UCLA’s Center for the Art of Performance (CAP UCLA) presents Artists-In-Presidents: Fireside Chats for 2020. This project is one of this season’s micro-commissions and a commitment to artists, especially during this season of financial uncertainty. While Artists-In-Presidents will be free to enjoy from Tuesday, September 14, through Friday, November 13, 2020 over radio, podcast and social media, CAP UCLA is asking members of the community to support if able.

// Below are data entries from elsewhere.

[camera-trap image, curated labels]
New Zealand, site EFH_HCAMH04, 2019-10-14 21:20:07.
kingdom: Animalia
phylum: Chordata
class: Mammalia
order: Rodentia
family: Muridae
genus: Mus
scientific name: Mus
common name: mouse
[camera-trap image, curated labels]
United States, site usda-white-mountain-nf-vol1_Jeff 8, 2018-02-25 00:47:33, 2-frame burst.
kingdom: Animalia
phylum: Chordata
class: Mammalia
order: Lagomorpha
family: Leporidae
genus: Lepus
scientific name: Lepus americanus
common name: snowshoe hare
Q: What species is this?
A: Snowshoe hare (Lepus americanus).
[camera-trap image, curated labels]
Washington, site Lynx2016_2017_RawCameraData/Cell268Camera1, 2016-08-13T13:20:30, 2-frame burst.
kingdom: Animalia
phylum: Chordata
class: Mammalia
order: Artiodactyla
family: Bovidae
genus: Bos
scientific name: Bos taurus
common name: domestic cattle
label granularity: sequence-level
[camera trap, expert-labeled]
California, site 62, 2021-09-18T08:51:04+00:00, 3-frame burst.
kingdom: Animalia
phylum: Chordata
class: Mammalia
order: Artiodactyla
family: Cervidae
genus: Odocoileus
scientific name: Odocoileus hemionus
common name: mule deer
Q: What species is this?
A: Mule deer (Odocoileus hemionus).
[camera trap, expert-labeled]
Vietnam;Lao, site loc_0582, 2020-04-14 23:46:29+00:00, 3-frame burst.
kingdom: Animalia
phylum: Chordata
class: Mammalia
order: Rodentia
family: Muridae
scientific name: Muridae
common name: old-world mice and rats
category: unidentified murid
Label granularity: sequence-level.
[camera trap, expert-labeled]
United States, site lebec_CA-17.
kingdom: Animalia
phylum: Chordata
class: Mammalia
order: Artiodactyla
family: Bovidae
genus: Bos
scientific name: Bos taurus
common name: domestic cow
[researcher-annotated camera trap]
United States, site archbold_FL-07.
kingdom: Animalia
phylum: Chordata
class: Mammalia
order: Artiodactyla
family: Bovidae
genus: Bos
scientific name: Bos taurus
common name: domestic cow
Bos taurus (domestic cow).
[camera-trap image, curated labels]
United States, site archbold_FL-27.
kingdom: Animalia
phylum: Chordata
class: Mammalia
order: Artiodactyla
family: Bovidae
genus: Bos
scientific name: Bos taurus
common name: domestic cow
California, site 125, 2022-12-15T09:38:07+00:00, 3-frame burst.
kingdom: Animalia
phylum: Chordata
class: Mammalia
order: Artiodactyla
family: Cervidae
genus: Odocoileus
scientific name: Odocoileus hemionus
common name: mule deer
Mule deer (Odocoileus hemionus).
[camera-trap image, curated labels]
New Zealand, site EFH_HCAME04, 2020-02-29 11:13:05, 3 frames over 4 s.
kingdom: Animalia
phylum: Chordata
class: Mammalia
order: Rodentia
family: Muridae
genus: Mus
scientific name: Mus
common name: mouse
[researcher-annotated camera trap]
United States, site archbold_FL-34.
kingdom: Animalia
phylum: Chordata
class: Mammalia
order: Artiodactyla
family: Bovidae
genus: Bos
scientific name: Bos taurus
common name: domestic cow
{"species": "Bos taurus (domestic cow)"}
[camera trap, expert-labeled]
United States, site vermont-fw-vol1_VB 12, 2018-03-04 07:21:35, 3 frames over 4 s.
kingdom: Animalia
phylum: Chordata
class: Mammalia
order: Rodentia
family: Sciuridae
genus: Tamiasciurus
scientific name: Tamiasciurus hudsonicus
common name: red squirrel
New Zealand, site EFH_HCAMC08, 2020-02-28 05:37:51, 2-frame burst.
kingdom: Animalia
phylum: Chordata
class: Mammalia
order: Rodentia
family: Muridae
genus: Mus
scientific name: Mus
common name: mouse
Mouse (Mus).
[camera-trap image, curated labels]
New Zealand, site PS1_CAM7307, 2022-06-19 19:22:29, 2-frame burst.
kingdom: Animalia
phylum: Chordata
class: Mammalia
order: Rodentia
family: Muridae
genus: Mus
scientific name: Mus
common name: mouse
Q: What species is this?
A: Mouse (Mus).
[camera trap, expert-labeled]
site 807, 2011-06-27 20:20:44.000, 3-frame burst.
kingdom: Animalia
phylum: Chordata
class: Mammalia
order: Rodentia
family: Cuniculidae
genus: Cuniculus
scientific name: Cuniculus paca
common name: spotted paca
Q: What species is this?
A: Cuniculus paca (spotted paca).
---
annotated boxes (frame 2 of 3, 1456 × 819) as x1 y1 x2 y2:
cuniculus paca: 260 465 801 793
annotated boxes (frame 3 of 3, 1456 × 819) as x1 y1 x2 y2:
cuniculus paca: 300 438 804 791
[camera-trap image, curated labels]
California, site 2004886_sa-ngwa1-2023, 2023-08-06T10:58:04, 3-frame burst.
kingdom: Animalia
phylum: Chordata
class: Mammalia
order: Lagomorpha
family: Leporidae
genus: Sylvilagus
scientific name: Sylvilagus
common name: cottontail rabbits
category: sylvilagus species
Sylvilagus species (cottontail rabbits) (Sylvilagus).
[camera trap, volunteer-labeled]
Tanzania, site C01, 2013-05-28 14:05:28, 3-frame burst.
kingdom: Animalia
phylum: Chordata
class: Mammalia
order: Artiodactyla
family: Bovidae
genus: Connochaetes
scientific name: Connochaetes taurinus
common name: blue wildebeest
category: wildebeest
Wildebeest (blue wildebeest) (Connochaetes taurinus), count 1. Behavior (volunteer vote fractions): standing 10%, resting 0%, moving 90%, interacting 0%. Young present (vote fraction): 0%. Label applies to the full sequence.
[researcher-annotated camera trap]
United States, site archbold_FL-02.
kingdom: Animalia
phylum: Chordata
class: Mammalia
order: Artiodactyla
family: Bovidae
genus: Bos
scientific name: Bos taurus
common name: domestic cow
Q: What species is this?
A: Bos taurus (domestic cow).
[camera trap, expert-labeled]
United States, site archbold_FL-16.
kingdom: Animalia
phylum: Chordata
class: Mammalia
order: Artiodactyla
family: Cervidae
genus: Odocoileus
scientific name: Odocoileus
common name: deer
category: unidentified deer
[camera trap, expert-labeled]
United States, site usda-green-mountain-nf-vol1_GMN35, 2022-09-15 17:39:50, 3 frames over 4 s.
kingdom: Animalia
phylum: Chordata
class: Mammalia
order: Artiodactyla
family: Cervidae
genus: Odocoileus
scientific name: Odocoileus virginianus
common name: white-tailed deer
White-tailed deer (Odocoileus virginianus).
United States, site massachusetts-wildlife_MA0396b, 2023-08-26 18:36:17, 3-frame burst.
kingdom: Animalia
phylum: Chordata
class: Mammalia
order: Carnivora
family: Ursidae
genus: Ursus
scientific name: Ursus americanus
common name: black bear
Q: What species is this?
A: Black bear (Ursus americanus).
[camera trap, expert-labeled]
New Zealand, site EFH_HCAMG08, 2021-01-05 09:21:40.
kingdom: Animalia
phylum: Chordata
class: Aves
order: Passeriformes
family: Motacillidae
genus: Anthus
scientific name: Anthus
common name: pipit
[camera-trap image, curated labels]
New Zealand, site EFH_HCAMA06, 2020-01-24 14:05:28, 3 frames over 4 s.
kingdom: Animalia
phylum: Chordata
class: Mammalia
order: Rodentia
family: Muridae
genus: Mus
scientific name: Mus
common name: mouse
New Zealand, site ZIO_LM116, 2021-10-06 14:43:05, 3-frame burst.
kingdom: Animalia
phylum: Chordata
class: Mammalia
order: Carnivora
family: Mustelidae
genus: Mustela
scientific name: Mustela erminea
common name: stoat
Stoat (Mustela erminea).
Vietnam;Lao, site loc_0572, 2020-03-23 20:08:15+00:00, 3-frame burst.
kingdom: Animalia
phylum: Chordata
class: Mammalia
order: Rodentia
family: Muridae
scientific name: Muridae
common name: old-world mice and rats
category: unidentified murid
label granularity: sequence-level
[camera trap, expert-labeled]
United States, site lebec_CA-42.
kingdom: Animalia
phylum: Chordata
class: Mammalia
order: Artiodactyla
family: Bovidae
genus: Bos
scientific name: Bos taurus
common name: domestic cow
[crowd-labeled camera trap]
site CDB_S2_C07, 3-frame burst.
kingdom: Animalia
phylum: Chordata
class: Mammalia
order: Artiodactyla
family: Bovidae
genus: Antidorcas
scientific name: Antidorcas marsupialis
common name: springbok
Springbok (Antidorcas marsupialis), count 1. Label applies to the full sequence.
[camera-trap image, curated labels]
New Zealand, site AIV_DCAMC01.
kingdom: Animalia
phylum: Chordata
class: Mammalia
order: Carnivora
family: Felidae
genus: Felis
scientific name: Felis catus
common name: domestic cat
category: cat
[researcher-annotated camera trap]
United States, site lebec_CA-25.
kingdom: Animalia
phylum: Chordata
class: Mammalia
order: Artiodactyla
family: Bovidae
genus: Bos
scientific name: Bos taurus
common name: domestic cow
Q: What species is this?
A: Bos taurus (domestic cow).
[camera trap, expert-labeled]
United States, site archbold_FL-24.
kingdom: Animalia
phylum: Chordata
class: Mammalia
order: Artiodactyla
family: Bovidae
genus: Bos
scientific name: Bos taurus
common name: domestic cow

The creative project directed by visual artist Constance Hockaday recasts the presidency with a multi-vocal entourage. Hockaday has invited fifty artists to assume authority over a collective future. Alongside the 2020 presidential campaign, artists, including CAP UCLA fellow Ann Hamilton, critically-acclaimed playwright Daniel Alexander Jones, United States Artists President and CEO Deana Haggag, filmmaker and writer Miranda July and CAP UCLA alum Toshi Reagon, will write and deliver national addresses.

Hockaday and the invited artists are not calling for a fireside chat re-do, but rather an acknowledgement that many of the national narratives of liberation have erased Indigenous voices and the voices of people that make up the majority of this country — Queer, people of color, persons with disabilities, and women. The time for an update is overdue. As with every American president, Hockaday has offered participating artists access to professional speechwriters who will support them in finding their presidential voice. Each artist will also create a presidential portrait of themselves for social media and a future gallery exhibition.

Inspired by Franklin Delano Roosevelt’s Depression-era fireside chats, Artists-In-Presidents draws many parallels between today’s America of crippling social and economic fallout of a global pandemic and the upheavals of the Great Depression. The world has arrived at a moment of crisis and possibility once again and the assembled artists are acutely apt to address it.